EXERCISE GOAL | Copy all data exactly. Skip pictures.

INFORMATION |
++++++++++++++++++++

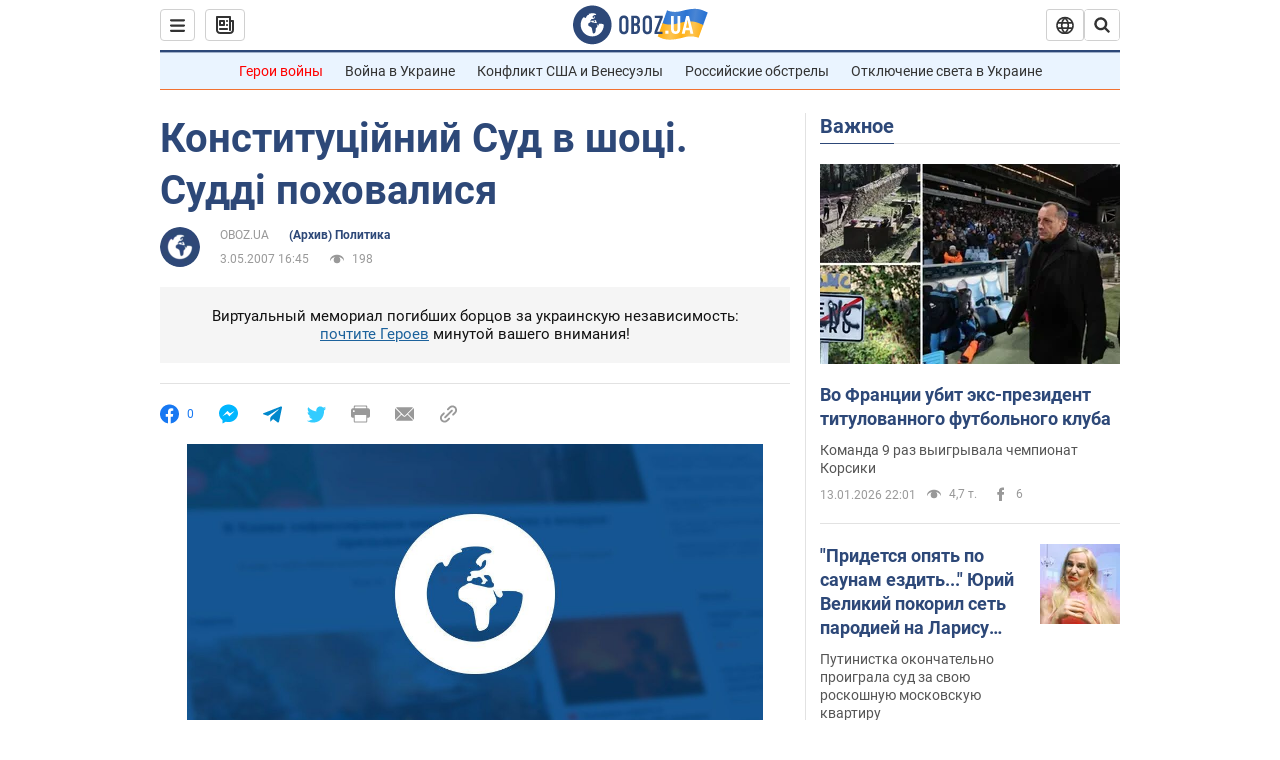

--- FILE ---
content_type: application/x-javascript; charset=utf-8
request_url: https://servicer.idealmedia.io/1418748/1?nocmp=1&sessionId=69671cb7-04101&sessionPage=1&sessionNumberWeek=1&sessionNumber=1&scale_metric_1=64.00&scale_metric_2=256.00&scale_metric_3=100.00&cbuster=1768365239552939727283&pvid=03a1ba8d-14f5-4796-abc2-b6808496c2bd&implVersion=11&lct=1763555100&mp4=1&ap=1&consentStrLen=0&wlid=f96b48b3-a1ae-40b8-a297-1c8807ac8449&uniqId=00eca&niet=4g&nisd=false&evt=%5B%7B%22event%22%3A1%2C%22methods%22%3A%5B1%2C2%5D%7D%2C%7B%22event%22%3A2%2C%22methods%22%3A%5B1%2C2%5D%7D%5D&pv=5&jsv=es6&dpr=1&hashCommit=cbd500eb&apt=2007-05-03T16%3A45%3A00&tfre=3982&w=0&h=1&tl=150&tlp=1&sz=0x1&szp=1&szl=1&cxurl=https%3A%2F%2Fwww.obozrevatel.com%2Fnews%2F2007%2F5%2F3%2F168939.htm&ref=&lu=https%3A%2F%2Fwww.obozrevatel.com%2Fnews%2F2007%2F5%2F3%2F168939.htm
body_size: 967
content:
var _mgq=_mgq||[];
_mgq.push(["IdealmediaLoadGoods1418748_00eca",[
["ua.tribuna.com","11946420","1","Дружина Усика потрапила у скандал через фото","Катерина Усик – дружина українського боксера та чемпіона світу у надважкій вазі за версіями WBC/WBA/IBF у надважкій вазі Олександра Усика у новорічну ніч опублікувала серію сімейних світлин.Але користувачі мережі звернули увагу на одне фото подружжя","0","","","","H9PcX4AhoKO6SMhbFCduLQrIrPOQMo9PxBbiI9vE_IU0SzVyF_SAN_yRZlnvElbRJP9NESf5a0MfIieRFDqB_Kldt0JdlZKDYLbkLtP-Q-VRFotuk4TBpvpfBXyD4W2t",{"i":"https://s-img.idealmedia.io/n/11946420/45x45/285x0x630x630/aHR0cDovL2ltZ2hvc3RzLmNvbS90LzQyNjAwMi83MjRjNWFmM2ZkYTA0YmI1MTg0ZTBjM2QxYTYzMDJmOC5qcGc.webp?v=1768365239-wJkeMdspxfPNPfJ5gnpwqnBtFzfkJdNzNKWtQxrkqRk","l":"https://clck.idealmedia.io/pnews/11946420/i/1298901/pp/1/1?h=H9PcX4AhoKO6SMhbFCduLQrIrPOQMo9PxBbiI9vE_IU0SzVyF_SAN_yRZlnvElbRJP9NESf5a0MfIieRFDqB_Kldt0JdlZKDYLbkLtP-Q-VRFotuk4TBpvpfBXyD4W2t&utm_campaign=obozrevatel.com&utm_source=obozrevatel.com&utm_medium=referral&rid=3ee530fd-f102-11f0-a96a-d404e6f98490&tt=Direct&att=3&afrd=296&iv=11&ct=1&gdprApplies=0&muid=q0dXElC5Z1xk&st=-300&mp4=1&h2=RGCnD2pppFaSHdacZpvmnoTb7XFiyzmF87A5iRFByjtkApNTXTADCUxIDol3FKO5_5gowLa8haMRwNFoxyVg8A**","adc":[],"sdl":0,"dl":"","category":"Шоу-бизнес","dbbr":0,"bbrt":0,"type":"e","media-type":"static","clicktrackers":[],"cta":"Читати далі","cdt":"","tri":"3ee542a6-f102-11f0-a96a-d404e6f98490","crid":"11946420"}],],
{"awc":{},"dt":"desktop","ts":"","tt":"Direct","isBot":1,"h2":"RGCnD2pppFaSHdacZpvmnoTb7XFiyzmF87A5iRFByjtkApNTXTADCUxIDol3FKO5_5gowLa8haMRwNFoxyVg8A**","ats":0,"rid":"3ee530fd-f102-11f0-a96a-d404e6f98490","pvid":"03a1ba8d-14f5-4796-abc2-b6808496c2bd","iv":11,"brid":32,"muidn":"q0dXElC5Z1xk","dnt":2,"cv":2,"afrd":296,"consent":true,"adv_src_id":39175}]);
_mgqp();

++++++++++++++++++++

REPLY TO THE EXERCISE |
--- FILE ---
content_type: application/x-javascript; charset=utf-8
request_url: https://servicer.idealmedia.io/1418748/1?nocmp=1&sessionId=69671cb7-04101&sessionPage=1&sessionNumberWeek=1&sessionNumber=1&scale_metric_1=64.00&scale_metric_2=256.00&scale_metric_3=100.00&cbuster=1768365239552939727283&pvid=03a1ba8d-14f5-4796-abc2-b6808496c2bd&implVersion=11&lct=1763555100&mp4=1&ap=1&consentStrLen=0&wlid=f96b48b3-a1ae-40b8-a297-1c8807ac8449&uniqId=00eca&niet=4g&nisd=false&evt=%5B%7B%22event%22%3A1%2C%22methods%22%3A%5B1%2C2%5D%7D%2C%7B%22event%22%3A2%2C%22methods%22%3A%5B1%2C2%5D%7D%5D&pv=5&jsv=es6&dpr=1&hashCommit=cbd500eb&apt=2007-05-03T16%3A45%3A00&tfre=3982&w=0&h=1&tl=150&tlp=1&sz=0x1&szp=1&szl=1&cxurl=https%3A%2F%2Fwww.obozrevatel.com%2Fnews%2F2007%2F5%2F3%2F168939.htm&ref=&lu=https%3A%2F%2Fwww.obozrevatel.com%2Fnews%2F2007%2F5%2F3%2F168939.htm
body_size: 967
content:
var _mgq=_mgq||[];
_mgq.push(["IdealmediaLoadGoods1418748_00eca",[
["ua.tribuna.com","11946420","1","Дружина Усика потрапила у скандал через фото","Катерина Усик – дружина українського боксера та чемпіона світу у надважкій вазі за версіями WBC/WBA/IBF у надважкій вазі Олександра Усика у новорічну ніч опублікувала серію сімейних світлин.Але користувачі мережі звернули увагу на одне фото подружжя","0","","","","H9PcX4AhoKO6SMhbFCduLQrIrPOQMo9PxBbiI9vE_IU0SzVyF_SAN_yRZlnvElbRJP9NESf5a0MfIieRFDqB_Kldt0JdlZKDYLbkLtP-Q-VRFotuk4TBpvpfBXyD4W2t",{"i":"https://s-img.idealmedia.io/n/11946420/45x45/285x0x630x630/aHR0cDovL2ltZ2hvc3RzLmNvbS90LzQyNjAwMi83MjRjNWFmM2ZkYTA0YmI1MTg0ZTBjM2QxYTYzMDJmOC5qcGc.webp?v=1768365239-wJkeMdspxfPNPfJ5gnpwqnBtFzfkJdNzNKWtQxrkqRk","l":"https://clck.idealmedia.io/pnews/11946420/i/1298901/pp/1/1?h=H9PcX4AhoKO6SMhbFCduLQrIrPOQMo9PxBbiI9vE_IU0SzVyF_SAN_yRZlnvElbRJP9NESf5a0MfIieRFDqB_Kldt0JdlZKDYLbkLtP-Q-VRFotuk4TBpvpfBXyD4W2t&utm_campaign=obozrevatel.com&utm_source=obozrevatel.com&utm_medium=referral&rid=3ee530fd-f102-11f0-a96a-d404e6f98490&tt=Direct&att=3&afrd=296&iv=11&ct=1&gdprApplies=0&muid=q0dXElC5Z1xk&st=-300&mp4=1&h2=RGCnD2pppFaSHdacZpvmnoTb7XFiyzmF87A5iRFByjtkApNTXTADCUxIDol3FKO5_5gowLa8haMRwNFoxyVg8A**","adc":[],"sdl":0,"dl":"","category":"Шоу-бизнес","dbbr":0,"bbrt":0,"type":"e","media-type":"static","clicktrackers":[],"cta":"Читати далі","cdt":"","tri":"3ee542a6-f102-11f0-a96a-d404e6f98490","crid":"11946420"}],],
{"awc":{},"dt":"desktop","ts":"","tt":"Direct","isBot":1,"h2":"RGCnD2pppFaSHdacZpvmnoTb7XFiyzmF87A5iRFByjtkApNTXTADCUxIDol3FKO5_5gowLa8haMRwNFoxyVg8A**","ats":0,"rid":"3ee530fd-f102-11f0-a96a-d404e6f98490","pvid":"03a1ba8d-14f5-4796-abc2-b6808496c2bd","iv":11,"brid":32,"muidn":"q0dXElC5Z1xk","dnt":2,"cv":2,"afrd":296,"consent":true,"adv_src_id":39175}]);
_mgqp();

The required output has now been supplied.